1/3 das terras agrícolas do planeta concentra 2/3 das perdas de biodiversidade e carbono, revela estudo global
Estudos revelam a urgente necessidade de preservação, destacando o impacto da pecuária intensiva no meio ambiente global
A produção alimentar no planeta causa impactos ambientais desproporcionalmente concentrados em regiões específicas. Um estudo recente revelou que uma pequena fatia do solo arável mundial responde pela maior parte dos danos ao meio ambiente e à perda de biodiversidade global.

Como a degradação agrícola se distribui no planeta?
Os dados apresentados pelos pesquisadores mostram uma grande desigualdade espacial no desgaste da natureza. Cerca de um terço da área cultivada no mundo concentra dois terços de toda a destruição de ecossistemas e da perda de carbono estocado na vegetação natural.
Essa concentração extrema ocorre porque a atividade agropecuária avança diretamente sobre biomas tropicais riquíssimos. Ao transformar florestas em lavouras ou pastos, a capacidade do ecossistema de abrigar espécies e armazenar gases estufa diminui rapidamente em diversas regiões do planeta.
Qual o papel dos produtos de origem animal nos danos?
O levantamento aponta que os alimentos de origem animal exercem uma pressão desproporcional sobre o planeta. A produção de carne bovina e leite exige grandes extensões territoriais, convertendo habitats nativos em amplas áreas de pastagens para a criação de gado.
Além da ocupação direta para pastejo, a produção intensiva de grãos voltados para a ração animal consome porções valiosas de terra arável. Esse ciclo amplia o desmatamento, sobrecarrega os solos e compromete a sustentabilidade do sistema alimentar global.
Abaixo, um vídeo do canal Convention on Biological Diversity no YouTube que aprofunda os pontos discutidos neste tema:
Quais são os principais fatores identificados pelo estudo?
A pesquisa coordenada por cientistas da Universidade de Leiden mapeou minuciosamente os locais com maior degradação ambiental. O trabalho relacionou dados sobre a produtividade das lavouras com indicadores de integridade ecológica, identificando gargalos graves na gestão do uso do solo.

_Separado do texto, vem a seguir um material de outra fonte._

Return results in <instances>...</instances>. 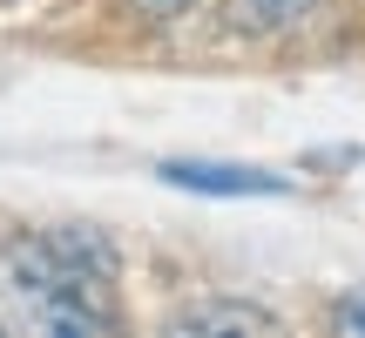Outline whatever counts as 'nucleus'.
I'll list each match as a JSON object with an SVG mask.
<instances>
[{"mask_svg":"<svg viewBox=\"0 0 365 338\" xmlns=\"http://www.w3.org/2000/svg\"><path fill=\"white\" fill-rule=\"evenodd\" d=\"M0 318L21 332H115V277L75 271L48 237L7 230L0 237Z\"/></svg>","mask_w":365,"mask_h":338,"instance_id":"f257e3e1","label":"nucleus"},{"mask_svg":"<svg viewBox=\"0 0 365 338\" xmlns=\"http://www.w3.org/2000/svg\"><path fill=\"white\" fill-rule=\"evenodd\" d=\"M156 176L196 196H291V176H271L250 163H156Z\"/></svg>","mask_w":365,"mask_h":338,"instance_id":"f03ea898","label":"nucleus"},{"mask_svg":"<svg viewBox=\"0 0 365 338\" xmlns=\"http://www.w3.org/2000/svg\"><path fill=\"white\" fill-rule=\"evenodd\" d=\"M170 332H203V338H257V332H284V318L277 312H264V304H250V298H196V304H182V312L170 318Z\"/></svg>","mask_w":365,"mask_h":338,"instance_id":"7ed1b4c3","label":"nucleus"},{"mask_svg":"<svg viewBox=\"0 0 365 338\" xmlns=\"http://www.w3.org/2000/svg\"><path fill=\"white\" fill-rule=\"evenodd\" d=\"M318 0H223V21H230V34H284V27H298L304 14H312Z\"/></svg>","mask_w":365,"mask_h":338,"instance_id":"20e7f679","label":"nucleus"},{"mask_svg":"<svg viewBox=\"0 0 365 338\" xmlns=\"http://www.w3.org/2000/svg\"><path fill=\"white\" fill-rule=\"evenodd\" d=\"M54 250H61L75 271H95V277H122V257H115V244H108L102 230H88V223H61V230L48 237Z\"/></svg>","mask_w":365,"mask_h":338,"instance_id":"39448f33","label":"nucleus"},{"mask_svg":"<svg viewBox=\"0 0 365 338\" xmlns=\"http://www.w3.org/2000/svg\"><path fill=\"white\" fill-rule=\"evenodd\" d=\"M122 7H129L135 21H182V14H196L203 0H122Z\"/></svg>","mask_w":365,"mask_h":338,"instance_id":"423d86ee","label":"nucleus"},{"mask_svg":"<svg viewBox=\"0 0 365 338\" xmlns=\"http://www.w3.org/2000/svg\"><path fill=\"white\" fill-rule=\"evenodd\" d=\"M331 325L339 332H365V298H339L331 304Z\"/></svg>","mask_w":365,"mask_h":338,"instance_id":"0eeeda50","label":"nucleus"}]
</instances>
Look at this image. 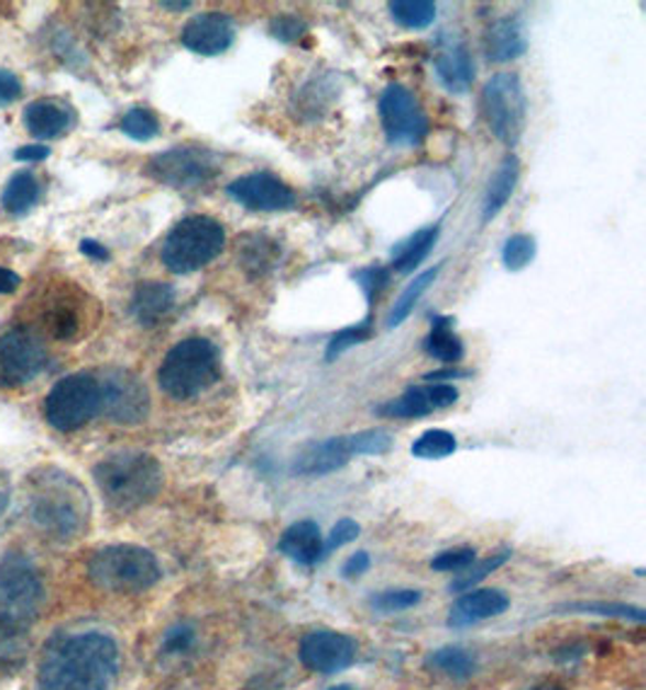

Os pesquisadores constataram que a destruição das áreas mais sensíveis compromete duplamente a estabilidade do planeta. Quando vegetações nativas são removidas, perde-se o abrigo para a fauna silvestre e libera-se grande volume de dióxido de carbono na atmosfera terrestre.
Principais Vetores GlobaisEntenda os elementos essenciais apontados pelo estudo:
- 1
Concentração geográfica em áreas tropicais e vulneráveis; - 2
Pressão elevada da pecuária sobre o uso da terra; - 3
Perda simultânea de abrigo biológico e carbono.
Onde se localizam os maiores hotspots de perda no mundo?
O estudo geográfico delimitou pontos críticos de impacto ambiental espalhados por diversas partes do mundo. Essas regiões concentram ecossistemas tropicais de altíssima relevância biológica que enfrentam pressões constantes devido à expansão da fronteira agrícola e ao cultivo intensivo.
A análise evidencia que o consumo global impulsiona a degradação nessas localidades vulneráveis. Mercados internacionais importam commodities agrícolas vindas dessas áreas, transferindo a pegada ecológica das nações consumidoras para os países que abrigam os maiores recursos naturais do planeta.
Confira a seguir as áreas geográficas mais afetadas segundo o mapeamento global:
- Regiões do Brasil com intensa atividade agropecuária;
- Áreas agrícolas localizadas na América Central e África Ocidental;
- Zonas de alta densidade produtiva na Índia, China e Sudeste Asiático.
Estudo revela que pequena parte das terras agrícolas concentra a maior parte dos danos ambientais globais. - Imagem gerada por IA
Como combater a concentração dos impactos ambientais?
A identificação precisa desses hotspots permite direcionar políticas públicas com maior eficiência. Em vez de aplicar medidas genéricas, governos e organizações podem focar seus esforços de conservação exatamente nas zonas que oferecem o maior retorno para o clima e a natureza.
Combinar a preservação de florestas com práticas agrícolas sustentáveis é essencial para mitigar os danos globais. Adotar tecnologias eficientes no campo e incentivar hábitos alimentares conscientes são passos fundamentais para proteger o patrimônio ambiental e garantir o abastecimento das futuras gerações.